The invention discloses a URL duplication eliminating method in a distributed crawler system, which comprises the step of putting a Hash value into 2 m Each node processes a segment on a continuous Hash ring, and each node corresponds to a Bloom Filter structure. The URL duplicate removal process comprises the steps of calculating Hash to obtain a corresponding server node, and judging whether the corresponding server node exists according to the content of the Bloom Filter. The method adopts a mode of combining consistent Hash and Bloom filters, can dynamically increase Bloom Filter nodes according to needs, can ensure that the false positive misjudgment rate of the Bloom filters is controlled within a given range when the number of URLs is continuously increased, can fully utilize the high efficiency of the Bloom filters, is suitable for constructing large-scale distributed network crawlers, and supports high-efficiency capture of mass webpage contents.

Description

URL duplication removing method in distributed crawler system
Technical Field
The invention relates to the technical field of networks, in particular to a URL duplicate removal method in a distributed crawler system.
Background
The web crawler is a program for automatically capturing web content according to a certain rule, and is widely applied to the field of internet. The crawler starts to download the page content from the appointed URL address, extracts the URL address therein, and then starts to continuously download the content from the URL addresses. Since the newly extracted URL address may have already been processed, continuing processing may result in repeated downloads, wasting bandwidth and computing resources. The URL duplication removal technology is widely applied to network auditing systems and search engine systems. In a distributed web crawler system, a certain strategy is required to be adopted to distribute URL tasks to a plurality of servers for parallel grabbing, and the division strategy must be efficient and easy to implement. In a distributed environment, the URL address extracted by a host may have been processed by other hosts in the system, and therefore the system needs a distributed URL deduplication mechanism. The URL deduplication technology mainly considers two problems: the URL storage space and the URL matching speed. The storage space of the URL refers to the maximum number of non-duplicate URLs that can be handled and the memory space occupied by each URL. URL match speed is measured by the time it takes to determine whether a URL record is a duplicate URL.
Bloom Filter is an efficient tool for handling URL deduplication. The main idea of the deduplication scheme of the BloomFilter algorithm roughly includes: and mapping the same URL to different bits in the same bit array through a plurality of different Hash calculation functions, and identifying the acquisition state of the URL (whether the URL is acquired or not) according to the states of the plurality of different bits in the bit array. The BloomFilter algorithm has the advantages that the acquisition state of the URL can be judged only by storing a data structure such as a bit array in a memory, specific URLs do not need to be stored, the occupied storage space is small, and meanwhile, the searching and calculating speed is high. However, when determining whether an element belongs to a set, the BloomFilter algorithm may misinterpret elements that do not belong to the set as belonging to the set. Therefore, the BloomFilter algorithm has the defects of inaccuracy and certain error.

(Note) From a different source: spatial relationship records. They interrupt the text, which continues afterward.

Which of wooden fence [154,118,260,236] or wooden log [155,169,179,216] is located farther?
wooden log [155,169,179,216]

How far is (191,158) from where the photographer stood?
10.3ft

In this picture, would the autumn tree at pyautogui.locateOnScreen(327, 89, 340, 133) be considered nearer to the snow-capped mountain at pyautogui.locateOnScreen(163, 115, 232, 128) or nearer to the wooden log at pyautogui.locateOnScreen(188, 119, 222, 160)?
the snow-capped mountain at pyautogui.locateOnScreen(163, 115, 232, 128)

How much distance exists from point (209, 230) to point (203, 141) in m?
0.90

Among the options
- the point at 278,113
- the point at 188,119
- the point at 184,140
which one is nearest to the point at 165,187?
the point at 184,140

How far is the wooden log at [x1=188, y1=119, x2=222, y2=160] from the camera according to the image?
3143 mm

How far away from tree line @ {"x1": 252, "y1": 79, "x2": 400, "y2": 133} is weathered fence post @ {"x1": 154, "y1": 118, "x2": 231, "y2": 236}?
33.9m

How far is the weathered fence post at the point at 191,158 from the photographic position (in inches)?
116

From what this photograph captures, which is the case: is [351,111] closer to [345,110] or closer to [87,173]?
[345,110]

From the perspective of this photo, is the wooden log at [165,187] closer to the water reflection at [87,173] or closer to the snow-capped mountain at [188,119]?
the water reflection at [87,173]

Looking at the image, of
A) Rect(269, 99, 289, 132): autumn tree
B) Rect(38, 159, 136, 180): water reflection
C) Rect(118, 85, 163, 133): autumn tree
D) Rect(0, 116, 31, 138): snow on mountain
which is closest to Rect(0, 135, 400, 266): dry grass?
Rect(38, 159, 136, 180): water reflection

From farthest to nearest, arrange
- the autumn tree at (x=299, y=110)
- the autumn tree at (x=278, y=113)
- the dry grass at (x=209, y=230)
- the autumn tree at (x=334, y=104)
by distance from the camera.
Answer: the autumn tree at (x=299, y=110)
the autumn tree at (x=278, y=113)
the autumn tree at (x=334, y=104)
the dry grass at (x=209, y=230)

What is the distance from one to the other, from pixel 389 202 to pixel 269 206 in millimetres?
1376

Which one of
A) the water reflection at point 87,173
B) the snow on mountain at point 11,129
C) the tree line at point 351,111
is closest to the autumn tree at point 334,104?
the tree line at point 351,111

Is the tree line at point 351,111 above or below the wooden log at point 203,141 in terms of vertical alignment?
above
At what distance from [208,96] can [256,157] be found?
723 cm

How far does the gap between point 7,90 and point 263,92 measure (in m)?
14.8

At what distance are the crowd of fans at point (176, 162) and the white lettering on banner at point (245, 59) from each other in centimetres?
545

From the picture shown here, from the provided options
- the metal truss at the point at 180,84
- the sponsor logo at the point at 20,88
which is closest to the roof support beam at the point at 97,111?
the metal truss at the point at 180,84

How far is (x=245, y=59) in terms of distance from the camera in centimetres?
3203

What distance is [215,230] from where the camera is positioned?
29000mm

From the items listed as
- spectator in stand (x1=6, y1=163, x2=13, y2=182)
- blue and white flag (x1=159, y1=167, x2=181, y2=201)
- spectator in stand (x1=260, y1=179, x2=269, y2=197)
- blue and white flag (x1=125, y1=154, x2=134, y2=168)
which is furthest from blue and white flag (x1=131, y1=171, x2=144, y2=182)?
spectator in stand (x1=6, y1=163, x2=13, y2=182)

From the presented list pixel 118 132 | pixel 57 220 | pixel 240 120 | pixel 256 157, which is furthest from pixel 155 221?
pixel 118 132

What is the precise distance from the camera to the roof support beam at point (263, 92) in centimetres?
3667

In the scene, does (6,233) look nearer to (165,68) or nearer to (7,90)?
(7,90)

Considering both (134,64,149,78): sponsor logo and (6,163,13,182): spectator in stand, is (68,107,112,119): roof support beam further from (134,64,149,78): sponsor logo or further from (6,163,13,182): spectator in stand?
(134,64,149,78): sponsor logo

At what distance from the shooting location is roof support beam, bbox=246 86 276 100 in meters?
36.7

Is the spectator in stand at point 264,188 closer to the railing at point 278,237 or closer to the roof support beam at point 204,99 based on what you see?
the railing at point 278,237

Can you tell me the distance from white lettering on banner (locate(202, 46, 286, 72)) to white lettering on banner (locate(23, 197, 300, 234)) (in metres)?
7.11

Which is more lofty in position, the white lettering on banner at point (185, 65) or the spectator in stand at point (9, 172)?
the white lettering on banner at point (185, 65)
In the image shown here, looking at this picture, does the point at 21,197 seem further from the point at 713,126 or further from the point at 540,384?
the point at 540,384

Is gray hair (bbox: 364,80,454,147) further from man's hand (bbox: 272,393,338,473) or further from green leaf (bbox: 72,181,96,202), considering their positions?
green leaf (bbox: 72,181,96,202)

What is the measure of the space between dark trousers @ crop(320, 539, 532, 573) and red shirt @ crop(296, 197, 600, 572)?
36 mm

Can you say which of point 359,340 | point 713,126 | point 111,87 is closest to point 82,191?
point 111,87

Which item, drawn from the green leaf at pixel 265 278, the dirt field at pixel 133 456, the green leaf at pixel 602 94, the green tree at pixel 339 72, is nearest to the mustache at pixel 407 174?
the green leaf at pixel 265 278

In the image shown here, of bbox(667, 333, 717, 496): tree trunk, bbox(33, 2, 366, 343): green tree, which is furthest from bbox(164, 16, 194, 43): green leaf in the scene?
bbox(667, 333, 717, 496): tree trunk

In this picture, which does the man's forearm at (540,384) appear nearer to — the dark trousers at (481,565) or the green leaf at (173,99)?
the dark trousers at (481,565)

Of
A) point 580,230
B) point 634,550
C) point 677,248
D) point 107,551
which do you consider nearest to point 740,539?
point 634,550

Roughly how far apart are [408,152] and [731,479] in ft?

At present, some existing URL deduplication schemes based on Bloom filters are deficient in the aspects of efficiency, expandability, performance and the like. For example, an Internet Archive crawler uses a Bloom Filter of 32KB to store all the URLs for each web site. The amide crawler uses 8KB Bloom filters to store all URLs of each website, and decides which Bloom Filter a URL is specifically stored in according to the hash value of the website domain name. In general, the Bloom Filter organization scheme in these schemes is relatively fixed. For some large-scale web portals (such as the newwave web, the newcastle web, etc.), because the number of URLs under the domain name is large, it is often difficult to store the URL using a Bloom Filter with a fixed size and a limited length; for some small-scale websites, too large Bloom filters are used, which inevitably causes waste of storage space. In addition, some information acquisition systems with high requirements on processing performance often deploy a large number of web crawlers in a network distribution environment to perform parallel crawling of web pages. For the URL deduplication problem in such application scenarios, most of the existing Bloom Filter and some of its improvements are difficult to adapt.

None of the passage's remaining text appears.